● **STATED PROBLEM**:
Copy out all of the records below line for line, without changing anything.

(Records from a dataset)
·····

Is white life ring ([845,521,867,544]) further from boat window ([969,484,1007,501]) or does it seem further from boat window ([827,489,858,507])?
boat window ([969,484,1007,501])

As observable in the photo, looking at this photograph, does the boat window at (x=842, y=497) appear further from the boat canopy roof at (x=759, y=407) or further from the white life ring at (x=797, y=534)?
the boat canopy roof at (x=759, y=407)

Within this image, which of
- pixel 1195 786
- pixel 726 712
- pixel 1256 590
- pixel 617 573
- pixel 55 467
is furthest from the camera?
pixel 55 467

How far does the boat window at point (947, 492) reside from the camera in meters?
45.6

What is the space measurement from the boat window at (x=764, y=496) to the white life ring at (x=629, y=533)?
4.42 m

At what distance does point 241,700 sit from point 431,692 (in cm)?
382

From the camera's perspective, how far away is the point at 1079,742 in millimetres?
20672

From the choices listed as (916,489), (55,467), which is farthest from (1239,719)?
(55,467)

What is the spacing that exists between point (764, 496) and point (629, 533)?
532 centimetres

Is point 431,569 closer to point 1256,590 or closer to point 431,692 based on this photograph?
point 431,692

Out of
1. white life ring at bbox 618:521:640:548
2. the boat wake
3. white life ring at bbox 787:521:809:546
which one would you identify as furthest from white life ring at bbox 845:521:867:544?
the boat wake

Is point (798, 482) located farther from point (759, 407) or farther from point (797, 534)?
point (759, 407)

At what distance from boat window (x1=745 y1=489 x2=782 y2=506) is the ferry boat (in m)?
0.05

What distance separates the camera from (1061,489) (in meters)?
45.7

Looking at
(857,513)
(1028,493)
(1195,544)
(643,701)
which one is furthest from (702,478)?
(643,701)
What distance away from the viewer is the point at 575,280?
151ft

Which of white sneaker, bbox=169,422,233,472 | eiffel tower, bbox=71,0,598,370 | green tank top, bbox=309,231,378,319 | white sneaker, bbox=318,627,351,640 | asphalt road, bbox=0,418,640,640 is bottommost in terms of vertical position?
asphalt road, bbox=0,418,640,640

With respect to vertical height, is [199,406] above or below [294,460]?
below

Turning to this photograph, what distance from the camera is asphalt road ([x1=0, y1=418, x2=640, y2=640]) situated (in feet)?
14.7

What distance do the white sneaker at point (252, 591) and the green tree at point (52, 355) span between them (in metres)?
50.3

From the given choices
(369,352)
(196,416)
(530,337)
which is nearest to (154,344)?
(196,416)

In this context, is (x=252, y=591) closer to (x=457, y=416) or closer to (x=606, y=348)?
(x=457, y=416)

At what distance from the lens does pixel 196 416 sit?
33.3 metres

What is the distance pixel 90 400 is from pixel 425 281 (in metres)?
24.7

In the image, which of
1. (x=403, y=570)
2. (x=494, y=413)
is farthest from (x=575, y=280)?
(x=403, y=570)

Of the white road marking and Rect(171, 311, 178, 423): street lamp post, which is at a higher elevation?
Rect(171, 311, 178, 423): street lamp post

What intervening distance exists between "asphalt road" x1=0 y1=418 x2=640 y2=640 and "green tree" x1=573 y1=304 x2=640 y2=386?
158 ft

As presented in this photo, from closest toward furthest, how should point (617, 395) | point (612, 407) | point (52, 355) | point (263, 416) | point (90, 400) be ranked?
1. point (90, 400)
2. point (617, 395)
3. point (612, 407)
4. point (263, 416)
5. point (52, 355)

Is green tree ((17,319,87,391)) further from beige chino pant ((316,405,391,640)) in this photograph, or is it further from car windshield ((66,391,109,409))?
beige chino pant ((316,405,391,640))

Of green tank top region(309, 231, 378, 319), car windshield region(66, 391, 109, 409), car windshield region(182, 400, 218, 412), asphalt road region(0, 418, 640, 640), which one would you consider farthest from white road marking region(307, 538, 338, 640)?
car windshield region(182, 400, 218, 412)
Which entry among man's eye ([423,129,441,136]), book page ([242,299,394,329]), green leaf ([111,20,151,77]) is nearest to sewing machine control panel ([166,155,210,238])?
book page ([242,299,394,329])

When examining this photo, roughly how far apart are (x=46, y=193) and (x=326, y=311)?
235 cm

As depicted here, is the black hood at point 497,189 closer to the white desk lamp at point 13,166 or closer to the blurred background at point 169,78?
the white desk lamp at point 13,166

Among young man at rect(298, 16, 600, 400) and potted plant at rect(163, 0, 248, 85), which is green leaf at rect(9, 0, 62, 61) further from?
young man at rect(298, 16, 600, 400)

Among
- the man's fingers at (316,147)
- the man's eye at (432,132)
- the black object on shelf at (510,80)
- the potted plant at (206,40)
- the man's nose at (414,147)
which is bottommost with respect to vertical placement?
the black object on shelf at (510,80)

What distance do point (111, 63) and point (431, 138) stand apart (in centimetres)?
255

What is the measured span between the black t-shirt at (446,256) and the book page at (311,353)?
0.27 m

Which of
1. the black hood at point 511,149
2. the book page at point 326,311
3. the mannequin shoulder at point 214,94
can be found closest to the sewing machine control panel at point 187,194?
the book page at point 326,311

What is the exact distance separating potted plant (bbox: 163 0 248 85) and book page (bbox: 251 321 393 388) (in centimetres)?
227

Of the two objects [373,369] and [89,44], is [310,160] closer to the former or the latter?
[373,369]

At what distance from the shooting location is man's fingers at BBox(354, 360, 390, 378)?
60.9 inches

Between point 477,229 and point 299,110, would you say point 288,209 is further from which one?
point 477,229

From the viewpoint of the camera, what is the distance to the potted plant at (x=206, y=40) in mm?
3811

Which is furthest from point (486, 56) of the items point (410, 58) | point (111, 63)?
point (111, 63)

·····

● **REPLY**:
Is white life ring ([845,521,867,544]) further from boat window ([969,484,1007,501]) or does it seem further from boat window ([827,489,858,507])?
boat window ([969,484,1007,501])

As observable in the photo, looking at this photograph, does the boat window at (x=842, y=497) appear further from the boat canopy roof at (x=759, y=407) or further from the white life ring at (x=797, y=534)?
the boat canopy roof at (x=759, y=407)

Within this image, which of
- pixel 1195 786
- pixel 726 712
- pixel 1256 590
- pixel 617 573
- pixel 55 467
is furthest from the camera?
pixel 55 467

How far does the boat window at point (947, 492) reside from the camera in meters?
45.6

What is the space measurement from the boat window at (x=764, y=496) to the white life ring at (x=629, y=533)?
4.42 m

At what distance does point 241,700 sit from point 431,692 (in cm)?
382

From the camera's perspective, how far away is the point at 1079,742 in millimetres?
20672

From the choices listed as (916,489), (55,467), which is farthest from (1239,719)?
(55,467)

What is the spacing that exists between point (764, 496) and point (629, 533)?
532 centimetres

Is point 431,569 closer to point 1256,590 or closer to point 431,692 based on this photograph?
point 431,692

Out of
1. white life ring at bbox 618:521:640:548
2. the boat wake
3. white life ring at bbox 787:521:809:546
which one would you identify as furthest from white life ring at bbox 845:521:867:544?
the boat wake

Is point (798, 482) located farther from point (759, 407) or farther from point (797, 534)?
point (759, 407)

At what distance from boat window (x1=745 y1=489 x2=782 y2=506) is the ferry boat (in m)?
0.05

What distance separates the camera from (1061,489) (in meters)?
45.7

Looking at
(857,513)
(1028,493)
(1195,544)
(643,701)
which one is furthest from (702,478)?
(643,701)
What distance away from the viewer is the point at 575,280?
151ft

Which of white sneaker, bbox=169,422,233,472 | eiffel tower, bbox=71,0,598,370 | green tank top, bbox=309,231,378,319 | white sneaker, bbox=318,627,351,640 | asphalt road, bbox=0,418,640,640 is bottommost in terms of vertical position?
asphalt road, bbox=0,418,640,640

With respect to vertical height, is [199,406] above or below [294,460]?
below

Turning to this photograph, what distance from the camera is asphalt road ([x1=0, y1=418, x2=640, y2=640]) situated (in feet)?
14.7

What distance do the white sneaker at point (252, 591) and the green tree at point (52, 355) span between them (in metres)?
50.3

From the given choices
(369,352)
(196,416)
(530,337)
which is nearest to (154,344)?
(196,416)

In this context, is (x=252, y=591) closer to (x=457, y=416) or closer to (x=606, y=348)?
(x=457, y=416)

At what distance from the lens does pixel 196 416 sit?
33.3 metres

What is the distance pixel 90 400 is from pixel 425 281 (in metres)?
24.7

In the image, which of
1. (x=403, y=570)
2. (x=494, y=413)
is farthest from (x=575, y=280)?
(x=403, y=570)

Of the white road marking and Rect(171, 311, 178, 423): street lamp post, which is at a higher elevation?
Rect(171, 311, 178, 423): street lamp post

What intervening distance exists between "asphalt road" x1=0 y1=418 x2=640 y2=640 and "green tree" x1=573 y1=304 x2=640 y2=386?
158 ft

As presented in this photo, from closest toward furthest, how should point (617, 395) | point (612, 407) | point (52, 355) | point (263, 416) | point (90, 400) be ranked?
1. point (90, 400)
2. point (617, 395)
3. point (612, 407)
4. point (263, 416)
5. point (52, 355)

Is green tree ((17,319,87,391)) further from beige chino pant ((316,405,391,640)) in this photograph, or is it further from car windshield ((66,391,109,409))?
beige chino pant ((316,405,391,640))

Of green tank top region(309, 231, 378, 319), car windshield region(66, 391, 109, 409), car windshield region(182, 400, 218, 412), asphalt road region(0, 418, 640, 640), which one would you consider farthest from white road marking region(307, 538, 338, 640)?
car windshield region(182, 400, 218, 412)
Which entry among man's eye ([423,129,441,136]), book page ([242,299,394,329]), green leaf ([111,20,151,77]) is nearest to sewing machine control panel ([166,155,210,238])?
book page ([242,299,394,329])

When examining this photo, roughly how far apart are (x=46, y=193) and (x=326, y=311)?
235 cm

As depicted here, is the black hood at point 497,189 closer to the white desk lamp at point 13,166 or closer to the blurred background at point 169,78?
the white desk lamp at point 13,166

Among young man at rect(298, 16, 600, 400) and potted plant at rect(163, 0, 248, 85), which is green leaf at rect(9, 0, 62, 61) further from?
young man at rect(298, 16, 600, 400)

Among
- the man's fingers at (316,147)
- the man's eye at (432,132)
- the black object on shelf at (510,80)
- the potted plant at (206,40)
- the man's nose at (414,147)
which is bottommost with respect to vertical placement?
the black object on shelf at (510,80)

What distance do point (111, 63) and point (431, 138) stand apart (in centimetres)?
255

What is the measured span between the black t-shirt at (446,256) and the book page at (311,353)?
0.27 m

Which of
1. the black hood at point 511,149
2. the book page at point 326,311
3. the mannequin shoulder at point 214,94
can be found closest to the sewing machine control panel at point 187,194?
the book page at point 326,311

What is the exact distance separating potted plant (bbox: 163 0 248 85) and book page (bbox: 251 321 393 388) (in centimetres)?
227

Of the two objects [373,369] and [89,44], is [310,160] closer to the former or the latter?
[373,369]

At what distance from the shooting location is man's fingers at BBox(354, 360, 390, 378)?
60.9 inches

Between point 477,229 and point 299,110, would you say point 288,209 is further from which one?
point 477,229

From the viewpoint of the camera, what is the distance to the potted plant at (x=206, y=40) in mm?
3811

Which is furthest from point (486, 56) of the items point (410, 58) | point (111, 63)?
point (111, 63)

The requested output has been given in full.